AS 2016: £2.6bn to ‘make transport fit for future’
The Autumn Statement made specific commitments to road and rail improvements, as the Chancellor vowed to “keep Britain moving” with £1.1bn set aside to fund work on local transport networks.
The fund includes £220m to tackle congestion pinch points on roads.
Separately, as part of a wider push into increased digital innovation in the transport sector, Hammond allocated £450m to install digital signaling on railways, and £80m to accelerate the roll out of smart ticketing.
Almost £400m was granted to research into low-emission vehicles, renewable fuels, and autonomous cars, including £80m on installing charging infrastructure for electric cars.
The renewed commitment to transport investment formed part of Hammond’s announcement of a £23bn national productivity investment fund, in which he prioritised the funding for infrastructure, alongside housing, and research and development.
In the North, the Autumn Statement confirmed that work on the Manchester M60 North West Quadrant, and Pennines A66 improvements, would be funded through its Road Investment Strategy. Two junctions on the A69 will be upgraded using the pinch-point fund.
In Warrington, the Chancellor allocated business case development funding to Warrington Council’s proposed Waterfront Western Link. The route would include the construction of a bridge across the Manchester Ship Canal and a new highway linking A56 Chester Road near Walton across to the A57 Sankey Way.
Warrington has been in talks with the Government to fund the project for some time, with the council previously pushing for an award of £72m to fund the bulk of construction.
No specific announcements were forthcoming on Northern Powerhouse Rail, the high speed rail link planned to link Liverpool, Manchester and Leeds. According to Hammond, “work is ongoing” with Transport for the North to develop options for the project. He said that the Government planned to announce next steps in 2017.
John Cridland, chairman of Transport for the North, said: “The Government’s recognition of the need to invest in the North to help unleash its huge potential is very welcome. One of the major hindrances for the North is poor transport infrastructure, particularly east-west links. That’s why we are developing Northern Powerhouse Rail, a network which will revolutionise train travel for passengers and freight, and it’s why we’re working with our partners to identify all of the major roads in the North which are vital for the growth of the region’s economy. The improvements announced today are a good first step in building the transport links needed to transform the North.”
David Lathwood, director of North West at JLL, said: “I’m sure many in the North West will welcome Philip Hammond coming good on the well-trailed additional funding for infrastructure projects. Megaprojects like HS2, the Sheffield-Manchester tunnel and eventually HS3 will all add extra capacity in the long-term, what has been missing has been a strategy to help solve the here and now – particularly on the road networks.
“Manchester, is among the most congested cities in the UK and despite a fantastic development story that supports much of the North West economically, it still operates with a very compact inner core. We’re keen to see some of this infrastructure investment come to the region to help attract investment and spread the strong residential and commercial markets out to fringe areas.”

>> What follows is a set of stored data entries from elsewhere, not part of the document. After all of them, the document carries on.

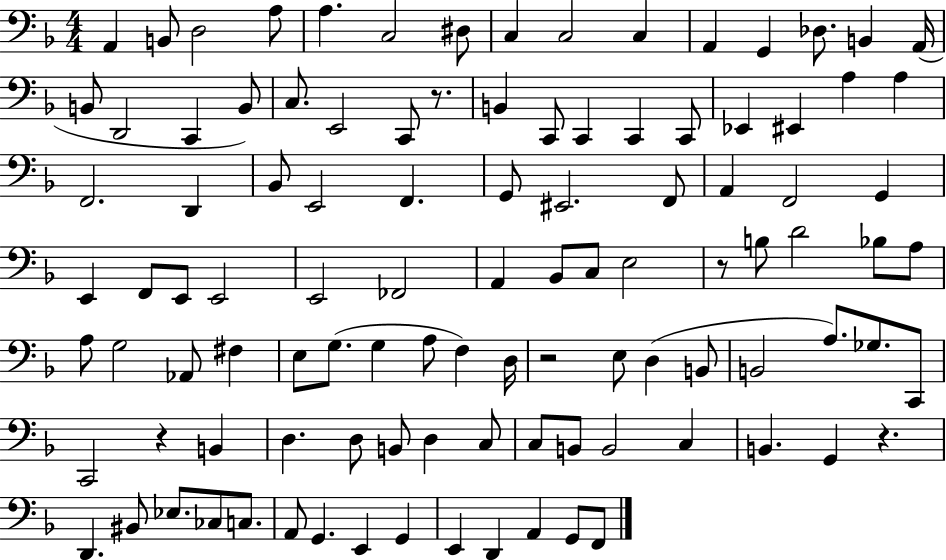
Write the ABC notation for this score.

X:1
T:Untitled
M:4/4
L:1/4
K:F
A,, B,,/2 D,2 A,/2 A, C,2 ^D,/2 C, C,2 C, A,, G,, _D,/2 B,, A,,/4 B,,/2 D,,2 C,, B,,/2 C,/2 E,,2 C,,/2 z/2 B,, C,,/2 C,, C,, C,,/2 _E,, ^E,, A, A, F,,2 D,, _B,,/2 E,,2 F,, G,,/2 ^E,,2 F,,/2 A,, F,,2 G,, E,, F,,/2 E,,/2 E,,2 E,,2 _F,,2 A,, _B,,/2 C,/2 E,2 z/2 B,/2 D2 _B,/2 A,/2 A,/2 G,2 _A,,/2 ^F, E,/2 G,/2 G, A,/2 F, D,/4 z2 E,/2 D, B,,/2 B,,2 A,/2 _G,/2 C,,/2 C,,2 z B,, D, D,/2 B,,/2 D, C,/2 C,/2 B,,/2 B,,2 C, B,, G,, z D,, ^B,,/2 _E,/2 _C,/2 C,/2 A,,/2 G,, E,, G,, E,, D,, A,, G,,/2 F,,/2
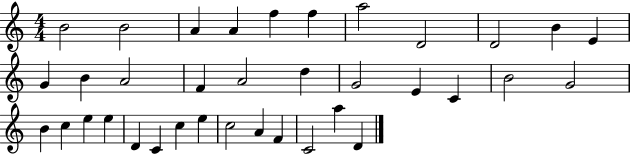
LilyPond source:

{
  \clef treble
  \numericTimeSignature
  \time 4/4
  \key c \major
  b'2 b'2 | a'4 a'4 f''4 f''4 | a''2 d'2 | d'2 b'4 e'4 | \break g'4 b'4 a'2 | f'4 a'2 d''4 | g'2 e'4 c'4 | b'2 g'2 | \break b'4 c''4 e''4 e''4 | d'4 c'4 c''4 e''4 | c''2 a'4 f'4 | c'2 a''4 d'4 | \break \bar "|."
}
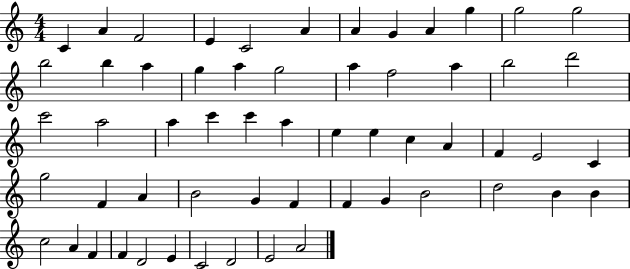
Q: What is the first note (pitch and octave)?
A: C4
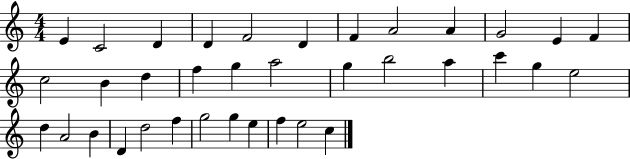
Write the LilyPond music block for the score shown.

{
  \clef treble
  \numericTimeSignature
  \time 4/4
  \key c \major
  e'4 c'2 d'4 | d'4 f'2 d'4 | f'4 a'2 a'4 | g'2 e'4 f'4 | \break c''2 b'4 d''4 | f''4 g''4 a''2 | g''4 b''2 a''4 | c'''4 g''4 e''2 | \break d''4 a'2 b'4 | d'4 d''2 f''4 | g''2 g''4 e''4 | f''4 e''2 c''4 | \break \bar "|."
}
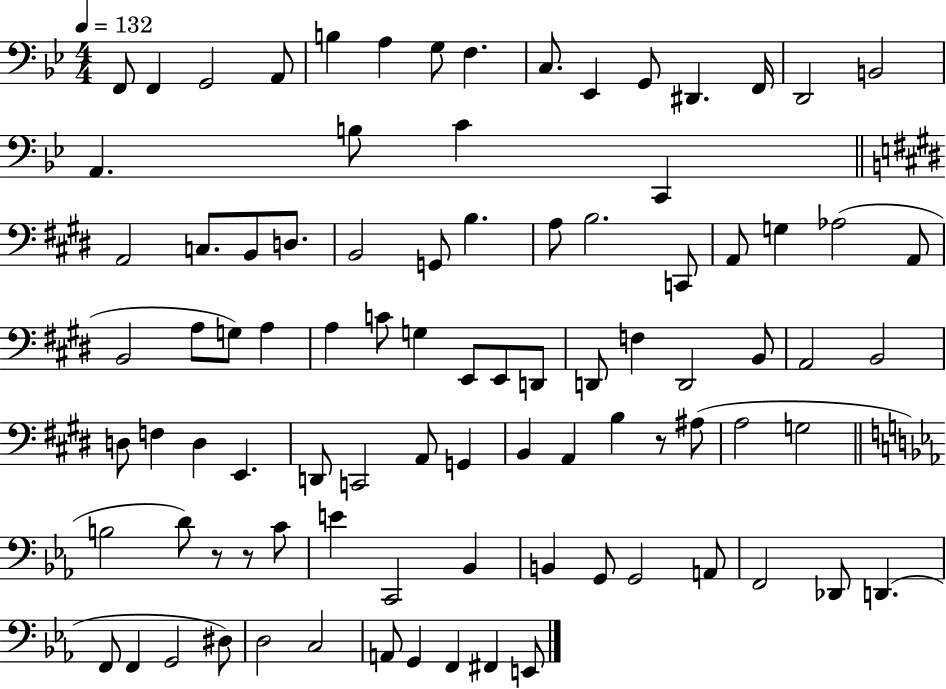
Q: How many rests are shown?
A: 3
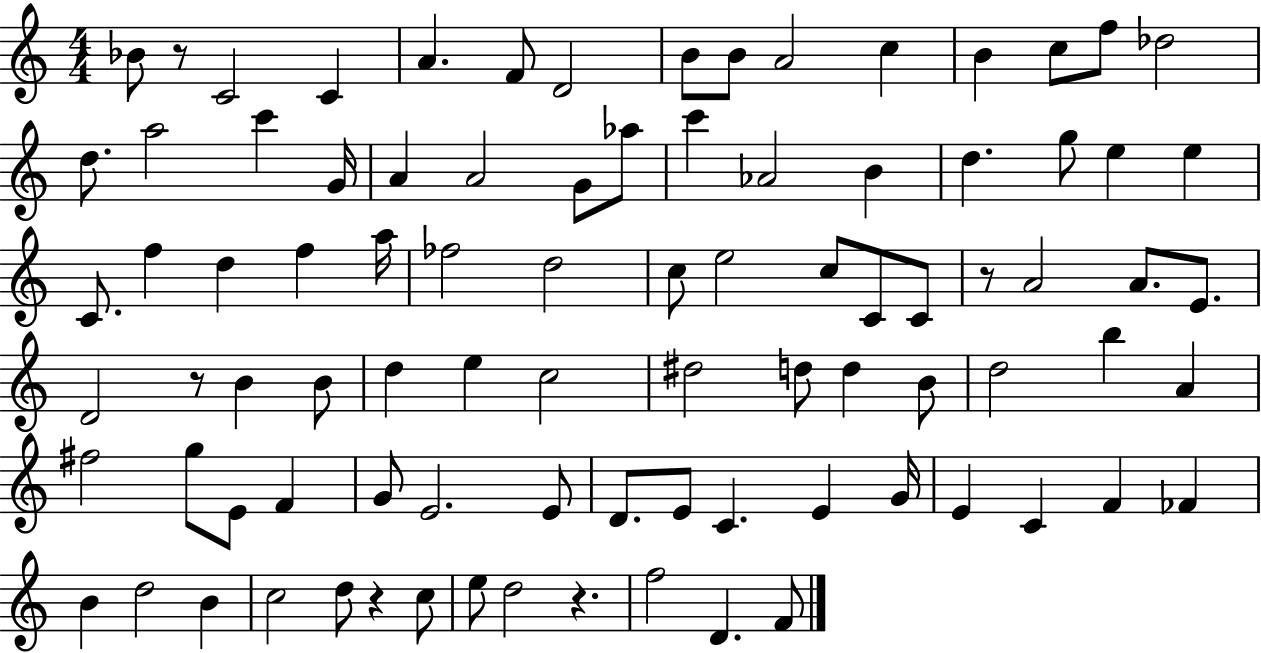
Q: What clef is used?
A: treble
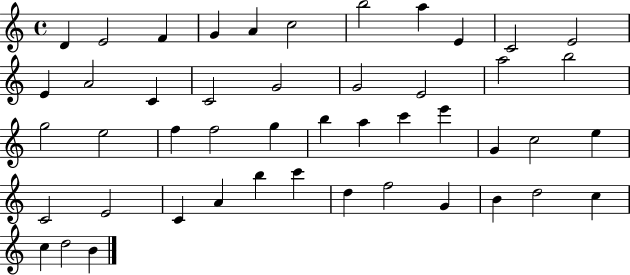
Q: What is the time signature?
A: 4/4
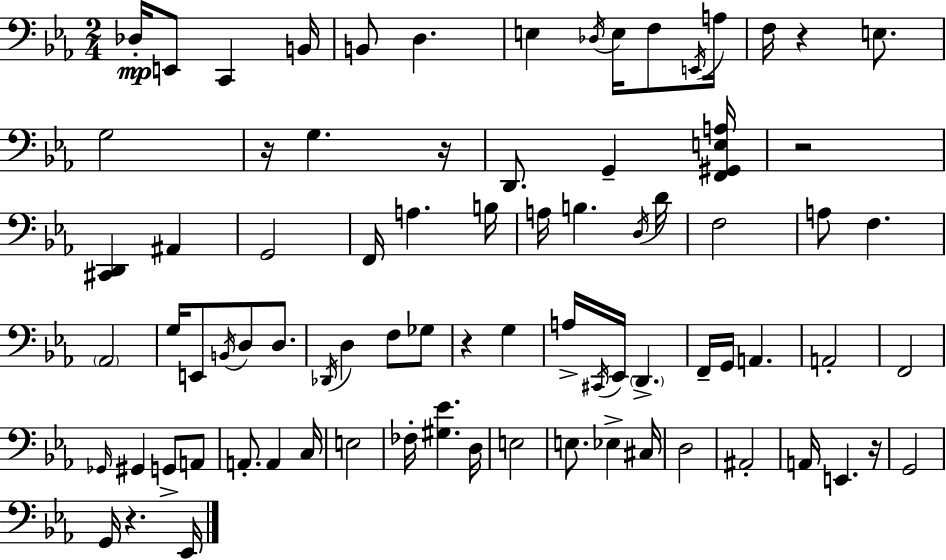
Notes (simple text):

Db3/s E2/e C2/q B2/s B2/e D3/q. E3/q Db3/s E3/s F3/e E2/s A3/s F3/s R/q E3/e. G3/h R/s G3/q. R/s D2/e. G2/q [F2,G#2,E3,A3]/s R/h [C#2,D2]/q A#2/q G2/h F2/s A3/q. B3/s A3/s B3/q. D3/s D4/s F3/h A3/e F3/q. Ab2/h G3/s E2/e B2/s D3/e D3/e. Db2/s D3/q F3/e Gb3/e R/q G3/q A3/s C#2/s Eb2/s D2/q. F2/s G2/s A2/q. A2/h F2/h Gb2/s G#2/q G2/e A2/e A2/e. A2/q C3/s E3/h FES3/s [G#3,Eb4]/q. D3/s E3/h E3/e. Eb3/q C#3/s D3/h A#2/h A2/s E2/q. R/s G2/h G2/s R/q. Eb2/s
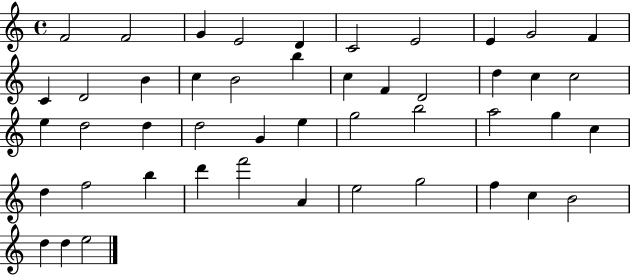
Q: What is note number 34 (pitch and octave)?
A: D5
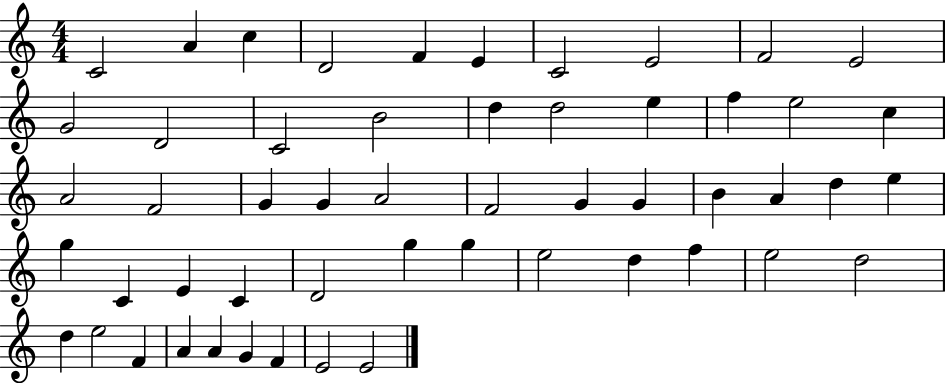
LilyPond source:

{
  \clef treble
  \numericTimeSignature
  \time 4/4
  \key c \major
  c'2 a'4 c''4 | d'2 f'4 e'4 | c'2 e'2 | f'2 e'2 | \break g'2 d'2 | c'2 b'2 | d''4 d''2 e''4 | f''4 e''2 c''4 | \break a'2 f'2 | g'4 g'4 a'2 | f'2 g'4 g'4 | b'4 a'4 d''4 e''4 | \break g''4 c'4 e'4 c'4 | d'2 g''4 g''4 | e''2 d''4 f''4 | e''2 d''2 | \break d''4 e''2 f'4 | a'4 a'4 g'4 f'4 | e'2 e'2 | \bar "|."
}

Gareth Wilson, planning partner at Barton Willmore, comments: “Infrastructure took quite the starring role in Hammond’s first Autumn Statement, and the stage has been set for a strong spending package to play out across the country. The May Administration has firmly nailed its colours to the mast in making a clear and decisive commitment to infrastructure-led development, recognising this can be instrumental in solving our housing crisis in the areas that need it most, and economic growth in a post-Brexit Britain.
“It’s vital that our powerhouses outside of London are supported by critical new and upgraded infrastructure that will allow these centres to continue to thrive. With infrastructure investment being rolled out across every region of England – and at a time when much EU funding is uncertain in many areas – these reassurances should be a big boost to confidence.”
Chris Cheap, regional senior director of GVA Manchester, said: “Physical Infrastructure investment into roads and rail formed a large part of the Chancellor‘s announcement today, partly designed to ease commuter gridlock. But funding this and other ambitious “high value infrastructure” presents a challenge as tax-revenue is reduced. We fear the Chancellor will therefore use one of the Treasury’s older tricks having announced the funding today, by deferring its availability until 2019 or even later. We would urge Government to avoid this, be bold and press on. Investment follows investment, and if an example can be set with larger scale infrastructure, then this will assist in ensuring that the smaller quick-win projects can commit and follow.”